Interactive map image
An interactive map on the Oceans 1876 website allows viewers to follow the Challenger’s voyage around the globe and see the data recorded and species found at each research station the ship visited. An upgraded version of the map is under development. (Courtesy Fangyu Zhou/NCSA.)

The Challenger’s scientists recorded water temperatures and information about currents, water conditions, and chemistry, and collected plant and animal specimens. After the expedition ended, it required another massive research enterprise to publish the findings, Wood said. Marine science experts around the world analyzed the collected specimens and wrote reports. It took 20 years to publish 50 volumes of the reports and data, as well as two summary volumes. A couple of hundred full sets of the volumes exist, including one in the collection of the University Library, Wood said.

Wood received a 2021 Andrew Carnegie Fellowship for the Oceans 1876 project, which enabled him to partner with the National Center for Supercomputing Applications at the U of I. As the first step in a multiphase project, NCSA extracted data from the two summary reports of the expedition findings and made them available on the website via a public application programming interface, or API. The NCSA team also developed a web application that allows users to explore the data in an interactive way.

Octopus drawing
The Challenger mission identified 4,700 new species of marine animals and plants. (Courtesy Gillen D'Arcy Wood.)

An interactive map on the website provides information about the data collected at each research station around the globe. Viewers can select a location to see the air and water temperatures and water density recorded and the species found, and read the log entry for that location.

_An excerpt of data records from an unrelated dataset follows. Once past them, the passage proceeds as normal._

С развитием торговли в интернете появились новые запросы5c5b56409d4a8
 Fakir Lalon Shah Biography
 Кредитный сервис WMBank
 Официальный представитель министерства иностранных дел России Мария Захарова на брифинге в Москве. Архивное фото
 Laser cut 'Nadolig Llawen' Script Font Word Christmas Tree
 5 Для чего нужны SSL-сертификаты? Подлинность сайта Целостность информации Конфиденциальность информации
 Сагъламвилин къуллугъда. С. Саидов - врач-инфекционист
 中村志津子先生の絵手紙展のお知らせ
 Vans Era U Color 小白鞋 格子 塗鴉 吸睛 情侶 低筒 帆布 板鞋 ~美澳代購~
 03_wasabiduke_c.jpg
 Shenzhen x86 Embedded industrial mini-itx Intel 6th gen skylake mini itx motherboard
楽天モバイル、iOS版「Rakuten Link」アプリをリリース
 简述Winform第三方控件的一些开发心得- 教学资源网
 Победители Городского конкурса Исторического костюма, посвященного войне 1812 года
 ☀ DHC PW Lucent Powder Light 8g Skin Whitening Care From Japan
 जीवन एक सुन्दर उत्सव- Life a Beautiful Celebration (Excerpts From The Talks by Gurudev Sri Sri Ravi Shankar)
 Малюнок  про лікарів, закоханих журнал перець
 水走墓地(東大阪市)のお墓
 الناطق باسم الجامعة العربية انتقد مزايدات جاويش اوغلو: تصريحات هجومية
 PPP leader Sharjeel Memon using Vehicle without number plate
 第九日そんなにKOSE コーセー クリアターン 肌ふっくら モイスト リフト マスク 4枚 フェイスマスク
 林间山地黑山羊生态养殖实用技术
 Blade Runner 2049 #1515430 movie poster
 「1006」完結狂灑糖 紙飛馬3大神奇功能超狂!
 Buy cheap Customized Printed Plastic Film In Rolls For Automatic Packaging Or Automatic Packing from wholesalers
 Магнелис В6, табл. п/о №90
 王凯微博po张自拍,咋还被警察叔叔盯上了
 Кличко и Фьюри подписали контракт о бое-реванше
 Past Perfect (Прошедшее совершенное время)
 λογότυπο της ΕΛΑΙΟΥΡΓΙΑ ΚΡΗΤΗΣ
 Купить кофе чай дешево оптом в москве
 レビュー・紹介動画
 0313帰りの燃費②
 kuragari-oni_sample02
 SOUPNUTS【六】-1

The Scottish Association for Marine Science is hosting the Oceans 1876 website. The scientists aboard the Challenger were Scottish, and the University of Edinburgh was the research headquarters for the expedition, receiving the samples collected by the Challenger and overseeing the publication of the reports.

Wood and his partners on the project are working to obtain more funding to update the initial version of the website with an upgraded map of the voyage, to add analyses of the expedition’s findings, and to cross-reference the species names that have changed over time.

A second part of the project is a book that Wood is writing about the expedition, tentatively titled “Blue Wild: The Lost Marine World of HMS Challenger.” Each chapter will focus on a different creature that the Challenger’s scientists encountered that today is endangered or threatened.

Wood spent two months in spring 2022 on a research trip to London’s Natural History Museum, where the bulk of the Challenger specimens are housed, as well as archival documents. He discovered two journals in the museum’s collection that have never been referenced in any literature on the Challenger expedition. They were written by officers aboard the Challenger, not scientists, and they provide detailed descriptions of daily life on the ship. They will provide a new perspective for his book on the expedition, Wood said.

The book, scheduled to be published in 2025, will be the third of his eco-trilogy. His 2020 book “Land of Wondrous Cold: The Race to Discover Antarctica and the Secrets of its Ice” tells the environmental history of Antarctica through stories of the first explorations of the continent. He also is the author of the 2014 book “Tambora: The Eruption that Changed the World,” about the rapid climate deterioration set in motion by the massive 1815 eruption of an Indonesian volcano.